The dimeric interface

The dimeric interface of PAE2072 is formed by the four main alpha helices from each of the two subunits, two from each of the CBS domains. In most dimeric CBS domain proteins the pseudo two-fold axis within each subunit is roughly orthogonal to the dimeric interface, which presents the peculiar possibility that dimerization could result in either parallel or anti-parallel assemblies. A review of the available structures of dimeric tandem CBS domain proteins revealed that examples of each type of dimer can be found (parallel: PDB codes 1Y5H, 1PVM, 1VR9, and 1YAV; anti-parallel: PDB codes 1O50, 1PBJ).

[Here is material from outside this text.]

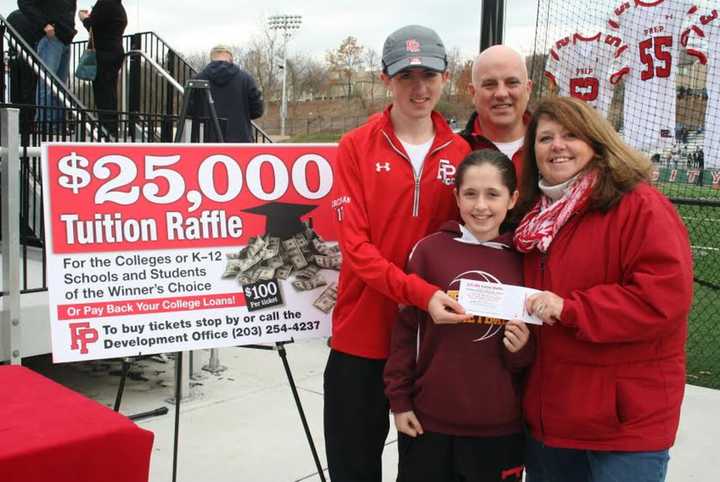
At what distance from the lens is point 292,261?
312 centimetres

The structures of PAE2072 reported here show that it is a parallel dimer, such that CBS1 interacts with CBS1′ and CBS2 interacts with CBS2′ (Figure 1). The existence of the stabilizing disulfide bond linking CBS2 and CBS2′strongly implies that this is the biologically relevant arrangement of the subunits. Unambiguous density is observed for the disulfides in both structures in simulated annealing omit maps (Figure 2A), and the geometries of the disulfides are compatible with previously determined consensus geometries27, although the disulfides in the AMP-bound structure are slightly extended compared to that in the unliganded structure. The dimeric interface buries 1884 Å2 of surface area per subunit (23% of the total surface area of each subunit) and is dominated by two large hydrophobic patches, one in each CBS domain (Figure 2B). In addition, there is a large network of interacting charged and polar side chains from residues of both subunits at the center of the disk-like dimer, but these interactions appear to be more important for ligand binding than for dimerization (see below).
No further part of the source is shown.